Electronic Thesis and Dissertation Repository

Degree

Doctor of Philosophy

Program

Health and Rehabilitation Sciences

Supervisor(s)

Dr. Andrew M. Johnson

Abstract

Leg length discrepancy is a condition shown to affect 25-70% of the general population. The ubiquitous nature of leg length discrepancy can prove frustrating to many clinicians, particularly due to lack of consensus surrounding the amount of discrepancy that necessitates treatment.

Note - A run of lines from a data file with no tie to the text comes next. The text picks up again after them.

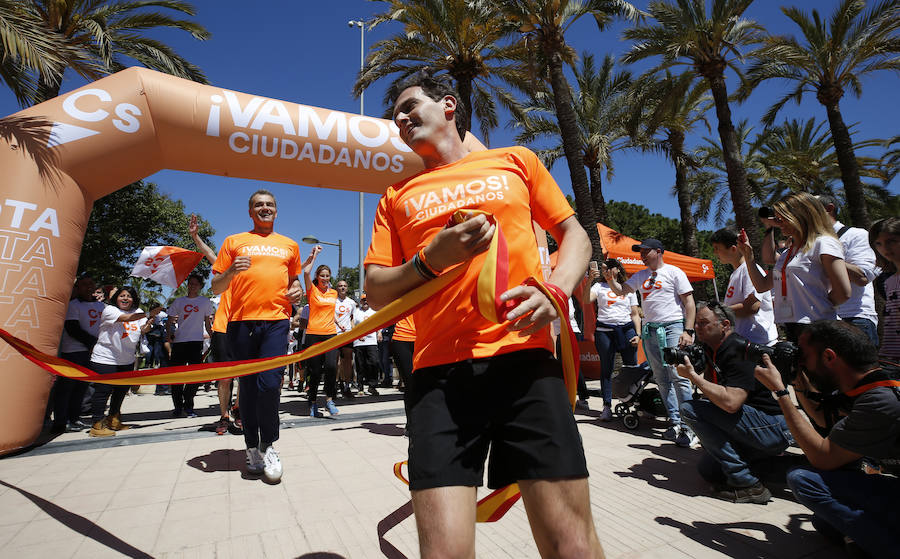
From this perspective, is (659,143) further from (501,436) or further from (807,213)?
(501,436)

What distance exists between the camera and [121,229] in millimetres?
18312

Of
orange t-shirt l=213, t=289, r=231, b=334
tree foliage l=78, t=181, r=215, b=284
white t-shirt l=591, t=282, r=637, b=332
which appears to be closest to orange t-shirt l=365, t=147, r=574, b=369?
orange t-shirt l=213, t=289, r=231, b=334

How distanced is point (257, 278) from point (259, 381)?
84 centimetres

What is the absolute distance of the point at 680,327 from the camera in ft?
16.3

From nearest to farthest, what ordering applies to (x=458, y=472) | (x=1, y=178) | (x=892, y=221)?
(x=458, y=472) < (x=892, y=221) < (x=1, y=178)

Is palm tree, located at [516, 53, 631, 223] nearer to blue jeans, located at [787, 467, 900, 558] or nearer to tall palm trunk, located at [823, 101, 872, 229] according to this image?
tall palm trunk, located at [823, 101, 872, 229]

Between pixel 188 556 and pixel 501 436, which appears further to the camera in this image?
pixel 188 556

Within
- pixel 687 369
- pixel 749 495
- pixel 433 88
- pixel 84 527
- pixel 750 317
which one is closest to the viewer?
pixel 433 88

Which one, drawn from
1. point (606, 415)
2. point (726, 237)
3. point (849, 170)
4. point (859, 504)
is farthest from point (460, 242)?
point (849, 170)

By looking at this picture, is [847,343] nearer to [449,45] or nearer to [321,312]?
[321,312]

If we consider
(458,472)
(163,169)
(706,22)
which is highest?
(706,22)

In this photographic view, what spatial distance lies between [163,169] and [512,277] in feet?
19.6

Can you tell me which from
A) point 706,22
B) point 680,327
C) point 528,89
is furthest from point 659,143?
point 680,327

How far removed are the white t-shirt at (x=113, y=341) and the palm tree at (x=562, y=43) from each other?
946cm
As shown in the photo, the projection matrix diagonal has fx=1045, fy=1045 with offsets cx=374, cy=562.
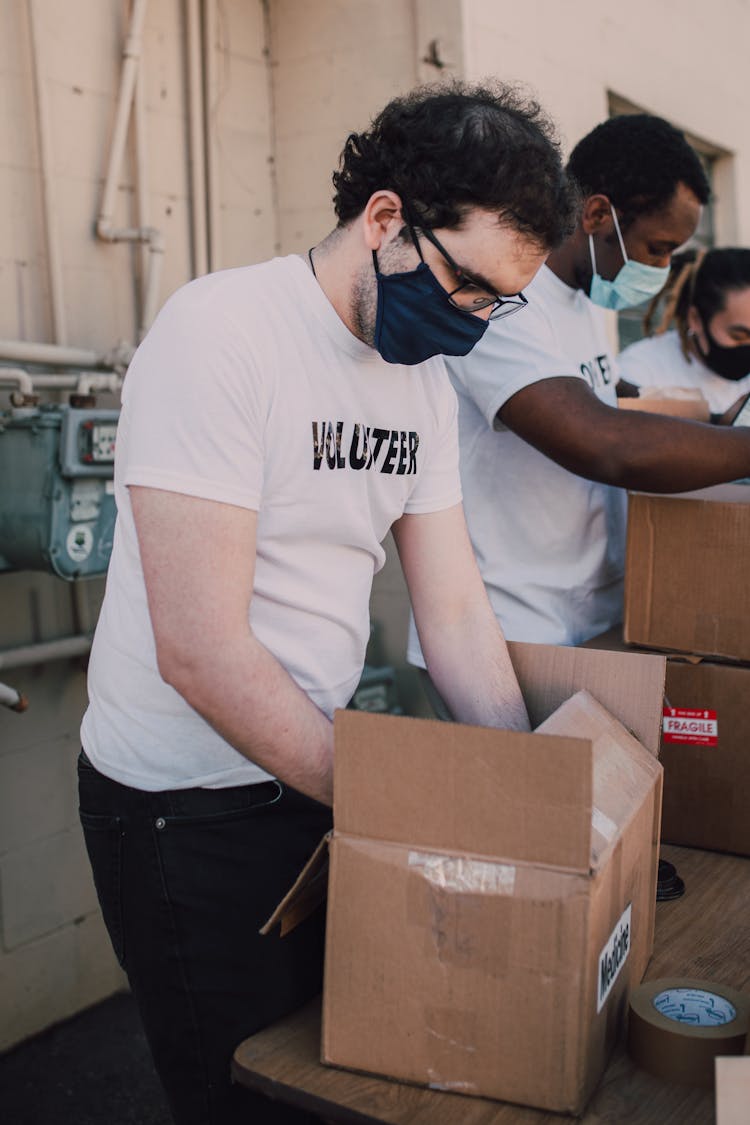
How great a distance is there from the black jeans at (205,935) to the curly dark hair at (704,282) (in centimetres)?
205

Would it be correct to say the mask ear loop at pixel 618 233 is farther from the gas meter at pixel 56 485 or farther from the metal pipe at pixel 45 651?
the metal pipe at pixel 45 651

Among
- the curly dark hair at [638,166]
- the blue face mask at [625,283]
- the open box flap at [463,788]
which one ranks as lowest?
the open box flap at [463,788]

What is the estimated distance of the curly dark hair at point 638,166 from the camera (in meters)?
1.90

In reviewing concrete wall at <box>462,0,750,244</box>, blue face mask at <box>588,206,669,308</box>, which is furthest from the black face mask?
blue face mask at <box>588,206,669,308</box>

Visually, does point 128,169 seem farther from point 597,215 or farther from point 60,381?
point 597,215

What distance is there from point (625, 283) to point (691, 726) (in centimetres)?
86

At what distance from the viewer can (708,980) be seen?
124 centimetres

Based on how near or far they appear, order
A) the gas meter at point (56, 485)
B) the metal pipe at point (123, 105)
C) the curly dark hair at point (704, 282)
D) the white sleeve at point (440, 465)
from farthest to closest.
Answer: the curly dark hair at point (704, 282), the metal pipe at point (123, 105), the gas meter at point (56, 485), the white sleeve at point (440, 465)

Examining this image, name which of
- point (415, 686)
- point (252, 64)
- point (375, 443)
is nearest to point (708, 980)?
point (375, 443)

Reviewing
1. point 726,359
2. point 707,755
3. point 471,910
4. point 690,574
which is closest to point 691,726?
point 707,755

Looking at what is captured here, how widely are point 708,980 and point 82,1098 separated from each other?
1.80m

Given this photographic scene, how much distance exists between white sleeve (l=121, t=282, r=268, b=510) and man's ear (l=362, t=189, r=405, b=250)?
0.22 metres

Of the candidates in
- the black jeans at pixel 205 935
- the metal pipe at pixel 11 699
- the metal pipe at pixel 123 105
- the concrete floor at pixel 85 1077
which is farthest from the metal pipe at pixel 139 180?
the concrete floor at pixel 85 1077

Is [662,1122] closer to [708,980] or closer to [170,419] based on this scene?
[708,980]
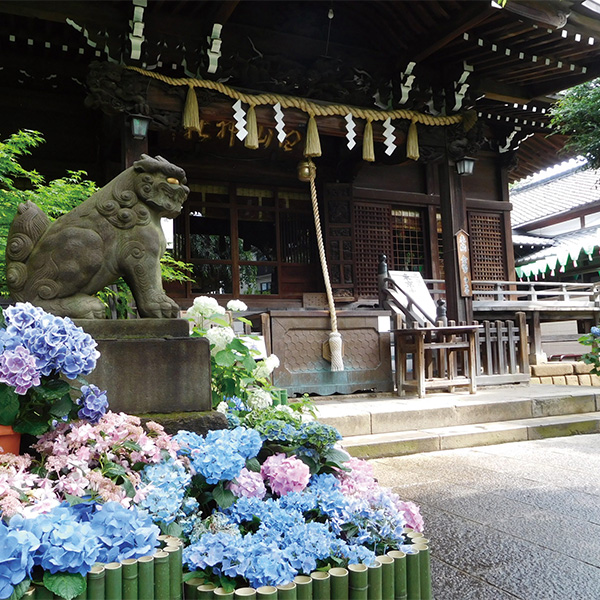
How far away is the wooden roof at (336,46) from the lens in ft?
21.5

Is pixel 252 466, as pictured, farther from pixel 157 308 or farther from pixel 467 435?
pixel 467 435

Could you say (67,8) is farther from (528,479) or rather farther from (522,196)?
(522,196)

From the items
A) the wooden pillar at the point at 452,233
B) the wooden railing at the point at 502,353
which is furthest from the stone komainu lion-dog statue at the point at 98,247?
the wooden pillar at the point at 452,233

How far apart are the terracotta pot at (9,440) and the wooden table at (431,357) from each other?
5.53 m

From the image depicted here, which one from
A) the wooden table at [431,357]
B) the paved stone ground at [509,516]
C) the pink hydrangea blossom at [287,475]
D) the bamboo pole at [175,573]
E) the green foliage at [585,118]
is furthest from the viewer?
the green foliage at [585,118]

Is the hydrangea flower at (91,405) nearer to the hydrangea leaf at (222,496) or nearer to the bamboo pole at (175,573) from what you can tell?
the hydrangea leaf at (222,496)

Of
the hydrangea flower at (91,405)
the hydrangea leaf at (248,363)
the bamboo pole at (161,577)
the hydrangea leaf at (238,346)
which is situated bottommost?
the bamboo pole at (161,577)

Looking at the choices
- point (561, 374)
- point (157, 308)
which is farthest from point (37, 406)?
point (561, 374)

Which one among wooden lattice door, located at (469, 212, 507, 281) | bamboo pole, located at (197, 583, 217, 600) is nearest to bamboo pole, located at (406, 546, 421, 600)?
bamboo pole, located at (197, 583, 217, 600)

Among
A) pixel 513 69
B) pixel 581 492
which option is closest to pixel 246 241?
pixel 513 69

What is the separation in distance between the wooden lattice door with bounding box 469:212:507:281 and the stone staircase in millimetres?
4802

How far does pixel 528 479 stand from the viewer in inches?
158

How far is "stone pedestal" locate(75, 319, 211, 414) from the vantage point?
246 centimetres

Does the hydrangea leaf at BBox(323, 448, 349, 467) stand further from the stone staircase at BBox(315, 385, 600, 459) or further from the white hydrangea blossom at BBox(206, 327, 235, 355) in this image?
the stone staircase at BBox(315, 385, 600, 459)
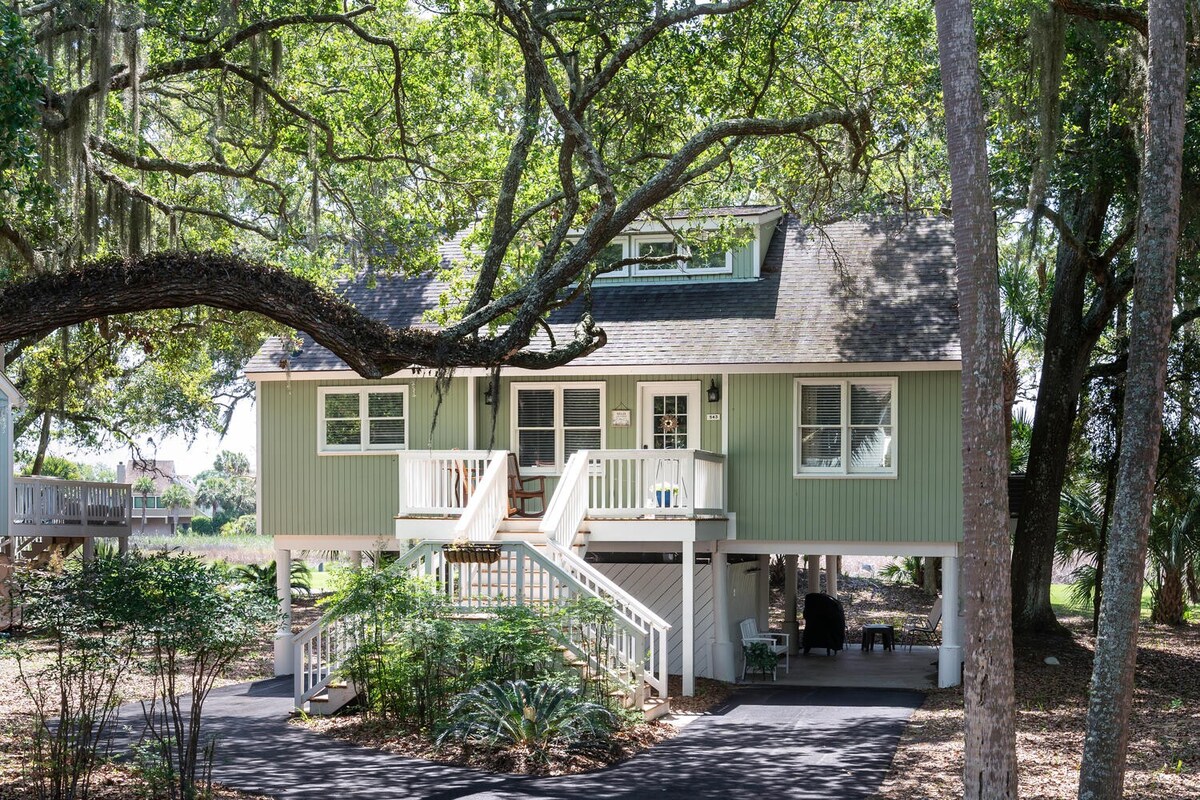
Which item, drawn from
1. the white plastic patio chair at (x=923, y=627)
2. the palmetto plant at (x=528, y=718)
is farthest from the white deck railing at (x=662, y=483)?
the white plastic patio chair at (x=923, y=627)

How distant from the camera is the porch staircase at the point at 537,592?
47.6ft

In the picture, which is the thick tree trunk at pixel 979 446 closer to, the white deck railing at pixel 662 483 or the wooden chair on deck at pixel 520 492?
the white deck railing at pixel 662 483

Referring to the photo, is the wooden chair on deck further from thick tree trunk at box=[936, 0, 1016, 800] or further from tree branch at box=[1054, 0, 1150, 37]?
thick tree trunk at box=[936, 0, 1016, 800]

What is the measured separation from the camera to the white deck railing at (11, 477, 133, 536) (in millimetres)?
23672

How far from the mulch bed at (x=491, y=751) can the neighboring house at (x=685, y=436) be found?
234 centimetres

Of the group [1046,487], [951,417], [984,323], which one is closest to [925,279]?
[951,417]

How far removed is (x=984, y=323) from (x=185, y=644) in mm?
5959

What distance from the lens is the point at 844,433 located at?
18516 millimetres

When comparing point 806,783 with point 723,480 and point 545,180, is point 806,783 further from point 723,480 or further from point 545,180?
point 545,180

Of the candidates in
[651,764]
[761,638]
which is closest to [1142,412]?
[651,764]

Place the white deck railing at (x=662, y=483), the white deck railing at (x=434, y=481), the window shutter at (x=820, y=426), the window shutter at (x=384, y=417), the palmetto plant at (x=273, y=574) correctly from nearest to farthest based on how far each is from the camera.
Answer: the white deck railing at (x=662, y=483), the white deck railing at (x=434, y=481), the window shutter at (x=820, y=426), the window shutter at (x=384, y=417), the palmetto plant at (x=273, y=574)

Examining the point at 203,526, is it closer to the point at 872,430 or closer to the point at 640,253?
the point at 640,253

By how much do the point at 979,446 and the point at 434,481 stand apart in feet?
36.3

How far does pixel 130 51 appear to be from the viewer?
13.1 metres
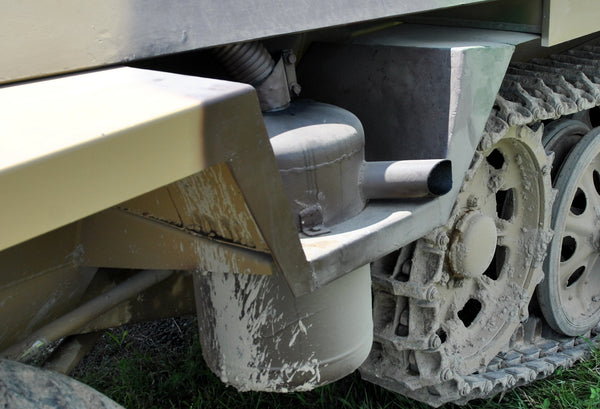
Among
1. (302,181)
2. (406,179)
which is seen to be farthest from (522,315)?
(302,181)

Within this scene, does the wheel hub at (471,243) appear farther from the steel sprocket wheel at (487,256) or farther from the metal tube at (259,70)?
the metal tube at (259,70)

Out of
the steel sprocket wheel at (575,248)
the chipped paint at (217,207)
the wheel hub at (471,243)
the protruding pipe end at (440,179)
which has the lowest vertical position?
the steel sprocket wheel at (575,248)

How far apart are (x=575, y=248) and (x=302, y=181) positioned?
177 cm

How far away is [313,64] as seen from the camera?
2.17 m

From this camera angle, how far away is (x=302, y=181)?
1643 millimetres

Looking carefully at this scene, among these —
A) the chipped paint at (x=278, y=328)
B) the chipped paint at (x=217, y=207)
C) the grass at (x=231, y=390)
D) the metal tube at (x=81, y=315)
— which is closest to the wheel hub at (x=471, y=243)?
the chipped paint at (x=278, y=328)

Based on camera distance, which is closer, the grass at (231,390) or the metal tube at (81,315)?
the metal tube at (81,315)

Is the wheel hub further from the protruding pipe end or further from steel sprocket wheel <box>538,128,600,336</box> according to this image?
steel sprocket wheel <box>538,128,600,336</box>

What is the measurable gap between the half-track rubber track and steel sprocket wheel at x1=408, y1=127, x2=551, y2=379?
3cm

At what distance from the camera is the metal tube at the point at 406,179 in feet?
5.75

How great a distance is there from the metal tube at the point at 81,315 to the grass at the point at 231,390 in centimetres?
89

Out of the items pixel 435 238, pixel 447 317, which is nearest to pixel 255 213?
pixel 435 238

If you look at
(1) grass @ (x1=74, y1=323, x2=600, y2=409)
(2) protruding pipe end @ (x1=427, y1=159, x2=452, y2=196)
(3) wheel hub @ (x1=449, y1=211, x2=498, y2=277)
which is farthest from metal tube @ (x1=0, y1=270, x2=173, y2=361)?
(1) grass @ (x1=74, y1=323, x2=600, y2=409)

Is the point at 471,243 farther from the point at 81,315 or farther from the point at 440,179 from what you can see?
the point at 81,315
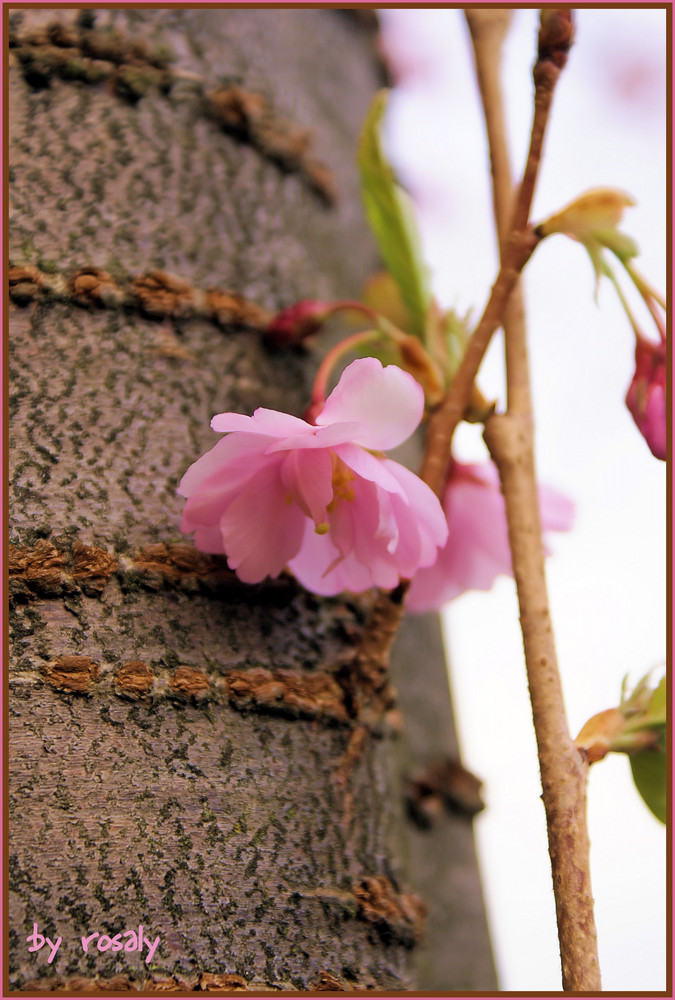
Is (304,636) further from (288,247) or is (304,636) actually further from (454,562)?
(288,247)

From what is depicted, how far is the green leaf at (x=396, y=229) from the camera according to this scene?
673 mm

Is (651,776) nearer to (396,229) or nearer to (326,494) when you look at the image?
(326,494)

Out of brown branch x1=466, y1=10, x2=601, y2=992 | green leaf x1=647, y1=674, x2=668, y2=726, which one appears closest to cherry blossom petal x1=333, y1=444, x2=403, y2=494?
brown branch x1=466, y1=10, x2=601, y2=992

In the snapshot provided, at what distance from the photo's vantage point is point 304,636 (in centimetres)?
57

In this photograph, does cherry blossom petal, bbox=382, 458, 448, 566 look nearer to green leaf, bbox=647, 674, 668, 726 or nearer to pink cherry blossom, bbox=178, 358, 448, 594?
pink cherry blossom, bbox=178, 358, 448, 594

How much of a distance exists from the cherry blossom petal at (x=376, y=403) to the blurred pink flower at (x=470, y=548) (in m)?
0.22

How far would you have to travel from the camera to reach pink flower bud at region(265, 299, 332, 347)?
0.65 m

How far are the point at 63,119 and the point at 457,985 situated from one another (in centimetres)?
76

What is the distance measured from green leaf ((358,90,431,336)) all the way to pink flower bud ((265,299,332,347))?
79 mm

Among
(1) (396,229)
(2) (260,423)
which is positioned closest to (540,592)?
(2) (260,423)

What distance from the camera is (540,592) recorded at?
518 mm

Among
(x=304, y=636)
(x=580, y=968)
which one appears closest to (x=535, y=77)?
(x=304, y=636)

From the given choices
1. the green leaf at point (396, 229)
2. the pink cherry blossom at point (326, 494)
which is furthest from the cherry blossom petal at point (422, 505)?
the green leaf at point (396, 229)

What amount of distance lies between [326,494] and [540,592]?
5.7 inches
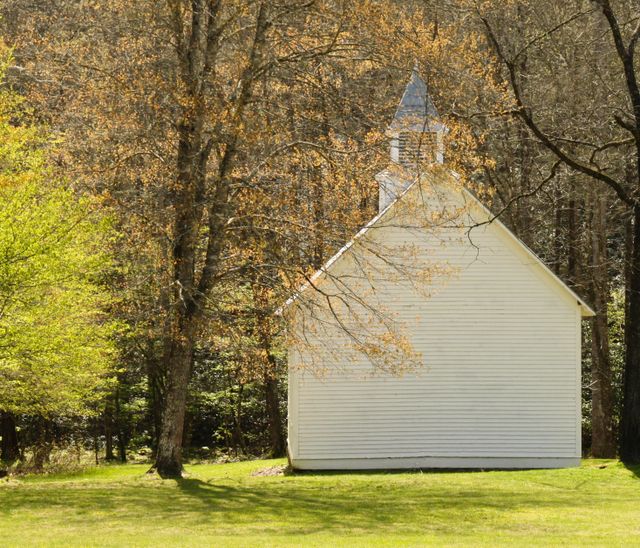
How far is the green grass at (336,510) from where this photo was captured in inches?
509

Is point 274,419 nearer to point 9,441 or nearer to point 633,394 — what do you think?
point 9,441

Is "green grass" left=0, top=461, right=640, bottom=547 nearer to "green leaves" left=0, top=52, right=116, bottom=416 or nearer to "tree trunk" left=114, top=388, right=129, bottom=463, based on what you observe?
"green leaves" left=0, top=52, right=116, bottom=416

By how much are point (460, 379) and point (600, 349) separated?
8113mm

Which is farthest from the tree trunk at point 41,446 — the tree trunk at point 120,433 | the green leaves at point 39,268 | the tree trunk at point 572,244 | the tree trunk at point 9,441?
the tree trunk at point 572,244

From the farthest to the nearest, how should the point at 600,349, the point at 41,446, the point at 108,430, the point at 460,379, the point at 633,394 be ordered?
1. the point at 108,430
2. the point at 41,446
3. the point at 600,349
4. the point at 460,379
5. the point at 633,394

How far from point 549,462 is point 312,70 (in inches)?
419

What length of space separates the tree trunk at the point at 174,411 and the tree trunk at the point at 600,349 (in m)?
14.1

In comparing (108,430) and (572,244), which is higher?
(572,244)

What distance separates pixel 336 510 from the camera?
627 inches

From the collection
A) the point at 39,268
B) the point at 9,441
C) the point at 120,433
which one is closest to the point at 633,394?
the point at 39,268

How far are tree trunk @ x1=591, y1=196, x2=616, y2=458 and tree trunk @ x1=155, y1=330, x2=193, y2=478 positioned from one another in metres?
14.1

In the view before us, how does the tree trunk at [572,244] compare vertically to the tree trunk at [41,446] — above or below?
above

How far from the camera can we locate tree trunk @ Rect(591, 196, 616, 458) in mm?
30969

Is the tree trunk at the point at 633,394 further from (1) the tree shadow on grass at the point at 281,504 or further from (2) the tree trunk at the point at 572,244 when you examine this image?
(2) the tree trunk at the point at 572,244
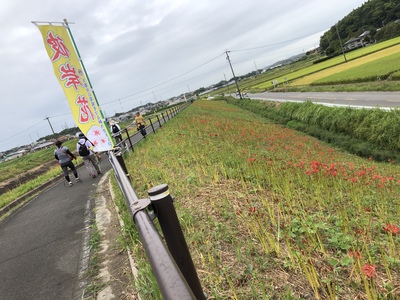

The present research is intended to address the uncertainty surrounding diagnostic and treatment thresholds, through three related studies. In the first study, leg length discrepancy was manipulated in a sample of 15 healthy young adults, using a novel heel-to-toe lift (creating discrepancies of 5mm, 20mm, and 30mm), and the effects of this new discrepancy was observed on the spatial-temporal parameters of gait. In the second study, leg length discrepancy was again manipulated (within a sample of 40 healthy young adults) in a similar fashion to the first study, and the effects of this discrepancy on both gait and balance were observed within a dual-task paradigm, wherein attentional capacity was manipulated using an ecologically valid secondary task (dialling numbers on a cellphone). Finally, in the third study, long-term gait adaptation was measured within a sample of 100 individuals (aged 25 to 76) that had undergone an high tibial osteotomy, and who had a surgically induced leg length discrepancy from this operation. This study used leg length discrepancy as a covariate in the model, to control for the extent to which post-surgical gait changes were the result of leg length discrepancy.

Taken together, the results of these three studies provide several important pieces of clinical information: (1) small discrepancies (as small as 5mm) can disrupt gait; (2) larger discrepancies (particularly when they are qualitatively obvious to the individual) may require conscious attention to the gait adaptation; (3) conscious gait adaptation may be be disrupted by attention-demanding secondary tasks; and (4) the effects of acquired leg-length discrepancy persist for as long as a year after they are induced.

These results are presented in the context of a “leg length accommodation model”, that incorporates perceptual aspects of the leg length discrepancy, and attentional capacity (for the accommodation of the discrepancy).